Разумеется, Айли и ее мать никогда не упоминали о том, какие грехи в действительности были на совести Рауля.
Может, они вовсе и не считали его спасение несправедливостью, возможно, представления Лео вскармливались просто иллюзиями. Наверное, Айли все же любила его. Ведь женщины относились к неразрешимым вопросам тех времен проще и теплее. Мать Айли когда-то сказала, что хорошо, если остался хоть кто-то из того жестоко прореженного поколения. Эти слова не были в устах матери Айли пустым звуком: в начале войны она потеряла младшего сына. Младший брат Рауля пошел в одиночку, и по собственной воле, навстречу приближавшимся немецким войскам. Где-то за городом он выстрелил из револьвера в немецкого мотоциклиста.
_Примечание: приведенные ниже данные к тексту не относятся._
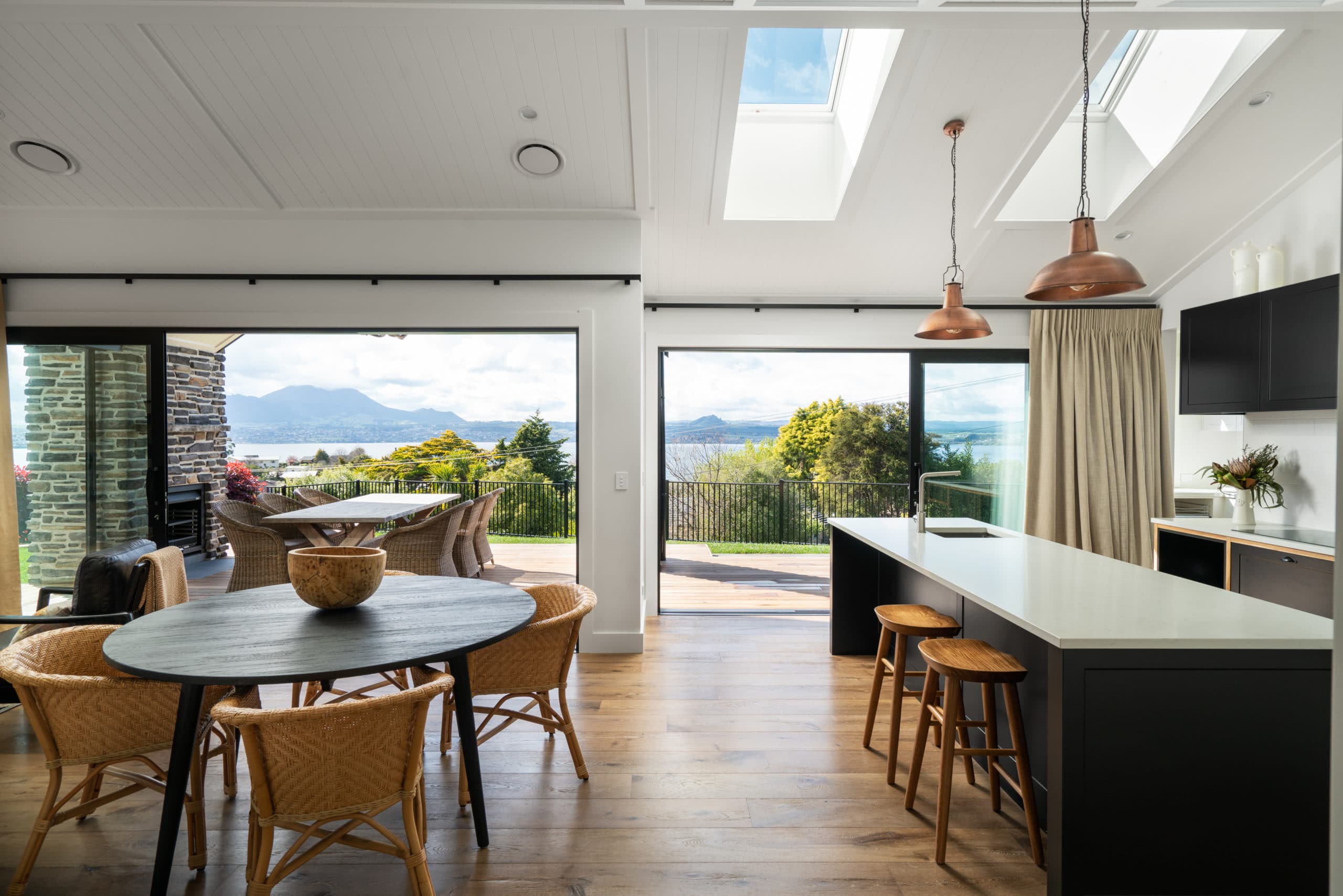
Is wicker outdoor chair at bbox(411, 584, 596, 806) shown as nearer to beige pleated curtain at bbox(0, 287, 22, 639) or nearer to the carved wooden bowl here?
the carved wooden bowl

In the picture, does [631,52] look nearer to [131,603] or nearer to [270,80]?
[270,80]

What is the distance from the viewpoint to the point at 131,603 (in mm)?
2691

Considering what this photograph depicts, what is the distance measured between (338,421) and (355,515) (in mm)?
5455

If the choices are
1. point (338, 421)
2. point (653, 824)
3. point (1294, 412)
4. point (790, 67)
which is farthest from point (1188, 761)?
point (338, 421)

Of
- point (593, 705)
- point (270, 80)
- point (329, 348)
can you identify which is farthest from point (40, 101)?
point (329, 348)

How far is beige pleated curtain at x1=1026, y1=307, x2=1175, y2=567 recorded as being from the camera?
482 centimetres

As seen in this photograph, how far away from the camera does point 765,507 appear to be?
8.77m

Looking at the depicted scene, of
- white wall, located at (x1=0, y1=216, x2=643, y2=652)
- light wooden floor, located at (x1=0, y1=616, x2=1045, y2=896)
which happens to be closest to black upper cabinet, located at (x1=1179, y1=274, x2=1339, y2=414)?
light wooden floor, located at (x1=0, y1=616, x2=1045, y2=896)

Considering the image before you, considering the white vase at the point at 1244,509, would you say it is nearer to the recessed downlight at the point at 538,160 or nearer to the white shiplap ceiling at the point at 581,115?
the white shiplap ceiling at the point at 581,115

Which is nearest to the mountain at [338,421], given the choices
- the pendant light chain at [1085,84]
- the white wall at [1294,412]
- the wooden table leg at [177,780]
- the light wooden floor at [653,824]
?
the light wooden floor at [653,824]

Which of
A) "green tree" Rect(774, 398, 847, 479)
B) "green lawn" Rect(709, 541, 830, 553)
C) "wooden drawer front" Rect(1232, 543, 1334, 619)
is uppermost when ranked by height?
"green tree" Rect(774, 398, 847, 479)

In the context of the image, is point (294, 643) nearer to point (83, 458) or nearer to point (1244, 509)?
point (83, 458)

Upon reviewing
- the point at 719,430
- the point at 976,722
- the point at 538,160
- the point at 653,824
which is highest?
the point at 538,160

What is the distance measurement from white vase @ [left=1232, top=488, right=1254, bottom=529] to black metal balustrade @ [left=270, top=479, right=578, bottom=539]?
6.39m
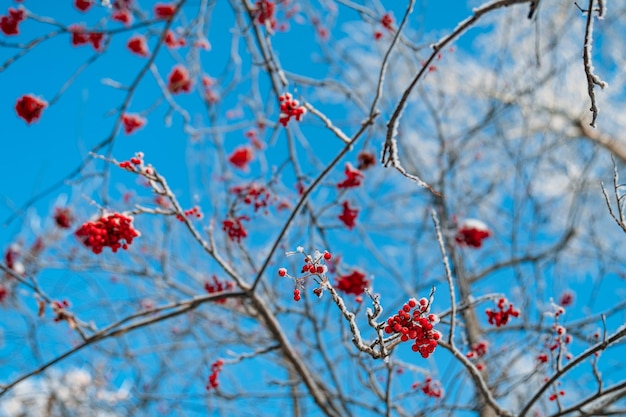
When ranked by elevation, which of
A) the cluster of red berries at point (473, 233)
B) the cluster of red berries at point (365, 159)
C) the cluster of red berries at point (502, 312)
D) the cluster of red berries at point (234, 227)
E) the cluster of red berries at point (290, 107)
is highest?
the cluster of red berries at point (473, 233)

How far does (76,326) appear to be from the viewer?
2516 mm

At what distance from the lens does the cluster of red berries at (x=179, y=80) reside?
13.8 ft

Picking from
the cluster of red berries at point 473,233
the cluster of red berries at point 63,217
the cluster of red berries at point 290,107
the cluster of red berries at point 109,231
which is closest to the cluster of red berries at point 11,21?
the cluster of red berries at point 63,217

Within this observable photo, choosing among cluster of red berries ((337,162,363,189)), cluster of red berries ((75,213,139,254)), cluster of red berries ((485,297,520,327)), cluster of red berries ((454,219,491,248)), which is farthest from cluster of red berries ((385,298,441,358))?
cluster of red berries ((454,219,491,248))

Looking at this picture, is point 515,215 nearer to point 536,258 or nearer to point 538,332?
point 536,258

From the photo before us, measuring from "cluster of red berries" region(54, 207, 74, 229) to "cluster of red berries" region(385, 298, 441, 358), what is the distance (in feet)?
11.3

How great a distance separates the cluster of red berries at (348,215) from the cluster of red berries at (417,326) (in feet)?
5.96

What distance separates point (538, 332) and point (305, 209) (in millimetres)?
1553

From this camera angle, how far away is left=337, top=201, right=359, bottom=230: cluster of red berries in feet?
10.7

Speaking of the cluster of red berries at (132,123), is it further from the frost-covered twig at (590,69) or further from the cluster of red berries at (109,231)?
the frost-covered twig at (590,69)

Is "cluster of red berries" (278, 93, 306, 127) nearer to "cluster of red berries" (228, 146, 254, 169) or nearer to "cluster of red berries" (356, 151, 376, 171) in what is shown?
"cluster of red berries" (356, 151, 376, 171)

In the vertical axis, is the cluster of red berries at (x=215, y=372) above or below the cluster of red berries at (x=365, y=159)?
below

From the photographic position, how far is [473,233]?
431 cm

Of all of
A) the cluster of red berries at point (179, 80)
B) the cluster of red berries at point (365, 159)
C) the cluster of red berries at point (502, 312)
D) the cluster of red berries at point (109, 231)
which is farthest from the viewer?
the cluster of red berries at point (179, 80)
С отчаянным юношей быстро покончили. Когда он ринулся из дома, его последними словами были: он должен выполнить долг эстонца перед своим отечеством. Тогда никто не предполагал, что он в слепой ярости, в одиночку, бросится в огонь. На следующий день мальчишки принесли матери Айли весть, что нашли труп ее сына. Город был охвачен густым дымом и пожарами, четкой линии фронта не было, тут и там возникали перестрелки, люди прятались. Айли пошла вместе с матерью, перед восходом солнца они направились с тележкой в указанное место, чтобы привезти мертвое тело. Рауля заперли в комнате, чтобы он в смутное время не показывался на людях. Последнего мужчину в их семье приходилось оберегать любой ценой.